━━━ DATA PROVIDED

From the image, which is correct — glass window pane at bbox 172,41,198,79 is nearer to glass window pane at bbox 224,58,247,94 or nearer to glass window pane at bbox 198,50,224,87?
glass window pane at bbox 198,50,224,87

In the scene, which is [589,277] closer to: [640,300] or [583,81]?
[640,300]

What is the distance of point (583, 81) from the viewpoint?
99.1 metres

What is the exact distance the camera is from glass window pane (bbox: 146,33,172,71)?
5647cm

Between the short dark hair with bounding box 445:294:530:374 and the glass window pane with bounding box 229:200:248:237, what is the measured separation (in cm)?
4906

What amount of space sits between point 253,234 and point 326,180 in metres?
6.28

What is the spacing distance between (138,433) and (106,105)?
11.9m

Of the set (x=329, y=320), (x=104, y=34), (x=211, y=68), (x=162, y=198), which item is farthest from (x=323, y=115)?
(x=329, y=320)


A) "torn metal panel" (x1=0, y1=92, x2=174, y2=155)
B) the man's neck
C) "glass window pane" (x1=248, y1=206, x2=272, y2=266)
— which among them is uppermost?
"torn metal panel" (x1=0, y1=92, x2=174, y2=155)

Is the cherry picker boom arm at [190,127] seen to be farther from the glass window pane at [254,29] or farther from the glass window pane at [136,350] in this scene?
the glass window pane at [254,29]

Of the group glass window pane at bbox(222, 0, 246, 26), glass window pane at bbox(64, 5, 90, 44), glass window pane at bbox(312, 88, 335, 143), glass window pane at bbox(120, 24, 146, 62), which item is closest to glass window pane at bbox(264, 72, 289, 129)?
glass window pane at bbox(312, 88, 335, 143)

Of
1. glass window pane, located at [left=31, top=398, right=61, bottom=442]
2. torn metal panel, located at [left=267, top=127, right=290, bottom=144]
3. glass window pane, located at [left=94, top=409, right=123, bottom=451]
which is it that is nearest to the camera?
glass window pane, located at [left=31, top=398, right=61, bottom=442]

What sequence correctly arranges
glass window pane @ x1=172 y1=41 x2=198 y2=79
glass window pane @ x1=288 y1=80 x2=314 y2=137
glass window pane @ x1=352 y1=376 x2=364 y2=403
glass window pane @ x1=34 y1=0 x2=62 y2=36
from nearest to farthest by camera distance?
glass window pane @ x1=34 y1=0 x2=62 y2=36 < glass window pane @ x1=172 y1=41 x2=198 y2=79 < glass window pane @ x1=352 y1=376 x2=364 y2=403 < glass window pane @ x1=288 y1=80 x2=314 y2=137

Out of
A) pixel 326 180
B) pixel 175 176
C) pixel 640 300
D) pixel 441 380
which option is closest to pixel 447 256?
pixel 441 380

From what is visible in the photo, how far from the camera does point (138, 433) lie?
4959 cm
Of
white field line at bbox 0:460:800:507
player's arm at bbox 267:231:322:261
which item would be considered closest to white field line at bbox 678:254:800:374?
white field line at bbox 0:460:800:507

━━━━━━

▶ _TASK REQUIREMENTS_: Copy all of the entries above word for word, reproducing each line without any change.

▶ _ANSWER FOR THE TASK_:
From the image, which is correct — glass window pane at bbox 172,41,198,79 is nearer to glass window pane at bbox 224,58,247,94 or nearer to glass window pane at bbox 198,50,224,87?
glass window pane at bbox 198,50,224,87

In the scene, which is [589,277] closer to: [640,300] or [583,81]?
[640,300]

What is the distance of point (583, 81) from the viewpoint?
99.1 metres

What is the exact distance the camera is from glass window pane (bbox: 146,33,172,71)?
5647cm

Between the short dark hair with bounding box 445:294:530:374 and the glass window pane with bounding box 229:200:248:237, what is the measured separation (in cm)?
4906

What amount of space sits between point 253,234 and point 326,180 in metres?
6.28

What is the spacing distance between (138,433) and (106,105)?
11.9m

Of the set (x=329, y=320), (x=104, y=34), (x=211, y=68), (x=162, y=198), which item is farthest from (x=323, y=115)?
(x=329, y=320)


A) "torn metal panel" (x1=0, y1=92, x2=174, y2=155)
B) the man's neck
C) "glass window pane" (x1=248, y1=206, x2=272, y2=266)
— which among them is uppermost?
"torn metal panel" (x1=0, y1=92, x2=174, y2=155)

Is the cherry picker boom arm at [190,127] seen to be farther from the glass window pane at [254,29] or farther from the glass window pane at [136,350] in this scene?
the glass window pane at [254,29]

Of the group glass window pane at bbox(222, 0, 246, 26), glass window pane at bbox(64, 5, 90, 44), glass window pane at bbox(312, 88, 335, 143), glass window pane at bbox(120, 24, 146, 62), which item is closest to glass window pane at bbox(264, 72, 289, 129)?
glass window pane at bbox(312, 88, 335, 143)

Of
1. glass window pane, located at [left=31, top=398, right=61, bottom=442]
2. torn metal panel, located at [left=267, top=127, right=290, bottom=144]
3. glass window pane, located at [left=94, top=409, right=123, bottom=451]
which is it that is nearest to the camera?
glass window pane, located at [left=31, top=398, right=61, bottom=442]

What sequence correctly arranges
glass window pane @ x1=172 y1=41 x2=198 y2=79
glass window pane @ x1=288 y1=80 x2=314 y2=137
glass window pane @ x1=352 y1=376 x2=364 y2=403
glass window pane @ x1=34 y1=0 x2=62 y2=36
from nearest to farthest by camera distance?
glass window pane @ x1=34 y1=0 x2=62 y2=36 < glass window pane @ x1=172 y1=41 x2=198 y2=79 < glass window pane @ x1=352 y1=376 x2=364 y2=403 < glass window pane @ x1=288 y1=80 x2=314 y2=137

Out of
A) pixel 326 180
B) pixel 175 176
C) pixel 640 300
D) pixel 441 380
which option is closest to pixel 447 256?
pixel 441 380

From what is visible in the photo, how far from the camera does point (138, 433) lie?
4959 cm
Of
white field line at bbox 0:460:800:507
player's arm at bbox 267:231:322:261
which item would be considered closest to white field line at bbox 678:254:800:374?
white field line at bbox 0:460:800:507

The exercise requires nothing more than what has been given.